After the 1929 season, Paschal was, along with Wilcy Moore and Johnny Grabowski, part of a trade for catcher Bubbles Hargrave to the St. Paul Saints of the American Association (AA). In one 1930 game against the Toledo Mud Hens, Paschal had four hits and four RBI in a 23–4 win that broke the AA record for most runs scored in a game. In 144 games, Paschal finished the 1930 season with 204 hits, 10 home runs, and a .350 batting average. The following season, Paschal played 121 games to hit .336, while his average in 1932 was .325 in 147 games. During one game in the 1932 season, Paschal had three doubles and three singles, tying the AA record for most hits in a game.

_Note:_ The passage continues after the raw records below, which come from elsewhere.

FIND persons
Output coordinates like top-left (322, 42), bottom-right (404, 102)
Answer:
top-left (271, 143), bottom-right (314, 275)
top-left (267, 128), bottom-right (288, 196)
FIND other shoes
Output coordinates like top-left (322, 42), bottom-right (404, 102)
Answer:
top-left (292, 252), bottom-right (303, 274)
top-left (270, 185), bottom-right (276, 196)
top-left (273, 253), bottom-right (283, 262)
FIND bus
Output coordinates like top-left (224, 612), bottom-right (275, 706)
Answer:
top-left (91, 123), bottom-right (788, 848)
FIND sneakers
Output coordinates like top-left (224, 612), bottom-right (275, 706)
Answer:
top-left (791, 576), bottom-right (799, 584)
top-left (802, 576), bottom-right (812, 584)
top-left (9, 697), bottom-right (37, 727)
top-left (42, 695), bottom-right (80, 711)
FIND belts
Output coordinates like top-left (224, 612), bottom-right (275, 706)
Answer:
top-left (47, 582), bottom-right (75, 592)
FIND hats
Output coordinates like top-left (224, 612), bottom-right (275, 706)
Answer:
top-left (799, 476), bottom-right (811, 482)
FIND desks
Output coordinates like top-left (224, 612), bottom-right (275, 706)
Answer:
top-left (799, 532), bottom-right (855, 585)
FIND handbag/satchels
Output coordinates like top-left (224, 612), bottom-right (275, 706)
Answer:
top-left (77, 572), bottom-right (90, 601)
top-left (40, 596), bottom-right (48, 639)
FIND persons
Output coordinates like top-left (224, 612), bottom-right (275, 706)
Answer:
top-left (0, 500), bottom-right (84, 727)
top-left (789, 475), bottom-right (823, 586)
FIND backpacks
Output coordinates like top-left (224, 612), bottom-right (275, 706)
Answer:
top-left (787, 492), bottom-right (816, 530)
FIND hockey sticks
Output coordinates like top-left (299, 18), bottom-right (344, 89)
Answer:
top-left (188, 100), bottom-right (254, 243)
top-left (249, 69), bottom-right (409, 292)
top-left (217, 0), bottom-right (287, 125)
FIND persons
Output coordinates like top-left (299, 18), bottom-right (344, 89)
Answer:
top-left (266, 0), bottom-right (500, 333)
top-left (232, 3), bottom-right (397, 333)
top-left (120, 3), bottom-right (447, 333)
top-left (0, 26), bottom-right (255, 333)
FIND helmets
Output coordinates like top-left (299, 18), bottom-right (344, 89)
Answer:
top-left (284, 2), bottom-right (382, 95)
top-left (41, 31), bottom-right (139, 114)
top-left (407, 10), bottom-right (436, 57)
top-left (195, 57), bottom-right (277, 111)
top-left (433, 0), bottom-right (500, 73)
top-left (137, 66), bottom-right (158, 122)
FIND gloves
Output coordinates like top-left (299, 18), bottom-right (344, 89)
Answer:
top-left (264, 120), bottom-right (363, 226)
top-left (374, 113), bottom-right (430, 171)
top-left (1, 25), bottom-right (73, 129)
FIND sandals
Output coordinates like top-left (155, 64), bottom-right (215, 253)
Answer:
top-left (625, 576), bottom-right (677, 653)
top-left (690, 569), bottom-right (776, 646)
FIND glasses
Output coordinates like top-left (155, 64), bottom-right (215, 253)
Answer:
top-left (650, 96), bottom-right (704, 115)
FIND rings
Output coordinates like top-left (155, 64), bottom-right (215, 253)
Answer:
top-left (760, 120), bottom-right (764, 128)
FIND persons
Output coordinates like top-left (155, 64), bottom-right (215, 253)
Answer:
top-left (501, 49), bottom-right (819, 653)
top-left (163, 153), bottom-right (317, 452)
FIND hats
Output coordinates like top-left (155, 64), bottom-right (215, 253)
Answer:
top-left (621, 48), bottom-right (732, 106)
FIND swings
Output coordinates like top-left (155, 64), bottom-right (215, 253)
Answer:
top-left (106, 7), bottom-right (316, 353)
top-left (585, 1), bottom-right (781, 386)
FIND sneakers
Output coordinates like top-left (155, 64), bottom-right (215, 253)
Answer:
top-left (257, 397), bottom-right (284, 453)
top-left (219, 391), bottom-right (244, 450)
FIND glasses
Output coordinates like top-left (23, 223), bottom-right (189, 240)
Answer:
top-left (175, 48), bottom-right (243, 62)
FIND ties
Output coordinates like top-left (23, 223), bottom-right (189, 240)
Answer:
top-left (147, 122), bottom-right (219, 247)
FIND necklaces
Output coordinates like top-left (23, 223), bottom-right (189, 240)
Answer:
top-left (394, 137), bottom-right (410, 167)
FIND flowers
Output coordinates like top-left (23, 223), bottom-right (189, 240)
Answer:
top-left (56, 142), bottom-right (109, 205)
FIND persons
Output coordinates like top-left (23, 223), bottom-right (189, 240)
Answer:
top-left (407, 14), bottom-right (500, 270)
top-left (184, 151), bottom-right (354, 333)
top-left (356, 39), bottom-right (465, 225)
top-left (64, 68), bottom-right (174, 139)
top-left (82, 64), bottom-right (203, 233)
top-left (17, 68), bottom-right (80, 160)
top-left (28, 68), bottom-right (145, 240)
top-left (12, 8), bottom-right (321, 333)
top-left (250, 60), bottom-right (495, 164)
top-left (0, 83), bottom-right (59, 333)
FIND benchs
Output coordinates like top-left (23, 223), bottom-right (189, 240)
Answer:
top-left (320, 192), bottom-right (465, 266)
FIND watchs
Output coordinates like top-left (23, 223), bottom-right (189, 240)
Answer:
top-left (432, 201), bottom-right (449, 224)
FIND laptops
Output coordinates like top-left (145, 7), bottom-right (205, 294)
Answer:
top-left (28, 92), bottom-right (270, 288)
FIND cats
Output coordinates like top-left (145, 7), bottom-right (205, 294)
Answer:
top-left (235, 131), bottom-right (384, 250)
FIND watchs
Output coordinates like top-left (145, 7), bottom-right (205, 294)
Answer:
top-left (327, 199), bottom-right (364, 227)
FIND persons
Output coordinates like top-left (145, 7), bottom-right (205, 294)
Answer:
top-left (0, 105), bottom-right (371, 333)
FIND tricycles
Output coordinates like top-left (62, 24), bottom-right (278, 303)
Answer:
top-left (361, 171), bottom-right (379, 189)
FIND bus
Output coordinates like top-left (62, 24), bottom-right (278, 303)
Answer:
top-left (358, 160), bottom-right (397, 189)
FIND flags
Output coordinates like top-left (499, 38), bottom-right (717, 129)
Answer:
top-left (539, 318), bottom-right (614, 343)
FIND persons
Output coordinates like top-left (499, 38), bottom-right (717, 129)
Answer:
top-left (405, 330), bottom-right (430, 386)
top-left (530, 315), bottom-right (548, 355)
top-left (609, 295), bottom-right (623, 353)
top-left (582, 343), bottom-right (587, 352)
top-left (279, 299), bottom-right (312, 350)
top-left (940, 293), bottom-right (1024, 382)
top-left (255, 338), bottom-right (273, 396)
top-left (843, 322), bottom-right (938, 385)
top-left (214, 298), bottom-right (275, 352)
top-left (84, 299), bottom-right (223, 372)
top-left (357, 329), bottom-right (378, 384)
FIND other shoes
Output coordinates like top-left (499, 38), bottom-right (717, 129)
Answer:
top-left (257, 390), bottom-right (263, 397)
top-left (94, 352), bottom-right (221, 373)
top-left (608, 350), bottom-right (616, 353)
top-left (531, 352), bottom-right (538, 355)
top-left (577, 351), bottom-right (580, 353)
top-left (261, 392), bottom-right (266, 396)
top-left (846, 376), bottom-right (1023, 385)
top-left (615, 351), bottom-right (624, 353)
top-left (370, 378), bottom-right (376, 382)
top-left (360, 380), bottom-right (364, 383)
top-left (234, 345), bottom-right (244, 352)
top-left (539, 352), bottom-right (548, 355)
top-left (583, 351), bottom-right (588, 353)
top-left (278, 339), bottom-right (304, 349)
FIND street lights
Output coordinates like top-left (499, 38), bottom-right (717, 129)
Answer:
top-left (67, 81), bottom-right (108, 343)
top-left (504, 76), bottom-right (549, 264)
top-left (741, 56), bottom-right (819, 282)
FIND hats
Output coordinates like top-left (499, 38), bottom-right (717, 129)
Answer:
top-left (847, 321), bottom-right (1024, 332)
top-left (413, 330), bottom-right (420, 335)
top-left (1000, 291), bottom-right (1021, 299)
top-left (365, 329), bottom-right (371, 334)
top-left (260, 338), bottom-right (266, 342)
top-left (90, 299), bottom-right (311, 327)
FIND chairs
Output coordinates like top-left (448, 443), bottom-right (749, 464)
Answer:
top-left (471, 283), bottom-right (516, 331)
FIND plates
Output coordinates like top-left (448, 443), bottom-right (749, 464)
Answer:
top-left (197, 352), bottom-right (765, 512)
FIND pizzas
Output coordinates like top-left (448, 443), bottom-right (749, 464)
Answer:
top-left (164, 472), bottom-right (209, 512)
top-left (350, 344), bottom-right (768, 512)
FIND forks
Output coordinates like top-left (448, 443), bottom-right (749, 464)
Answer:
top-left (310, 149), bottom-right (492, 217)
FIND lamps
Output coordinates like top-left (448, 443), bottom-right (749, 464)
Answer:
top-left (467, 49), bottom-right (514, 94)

His skills declined during the 1933 season; in 130 games he hit just .272 with seven home runs. He left St. Paul and signed as a free agent with the Knoxville Smokies on December 30, 1933. The St. Petersburg Evening Independent reported a few months later that Paschal was "struggling to keep his job" in the minors. He was released by Knoxville and signed with the Scranton Miners of the New York–Penn League. After a few games with the Miners, Paschal returned home to North Carolina, where he accepted a managerial job for a semi-professional baseball team in Catawba County.

==Personal life==
Paschal was married and had a child, Ben Jr.

He died in Charlotte, North Carolina at the age of 79, and is interred at Sharon Memorial Park.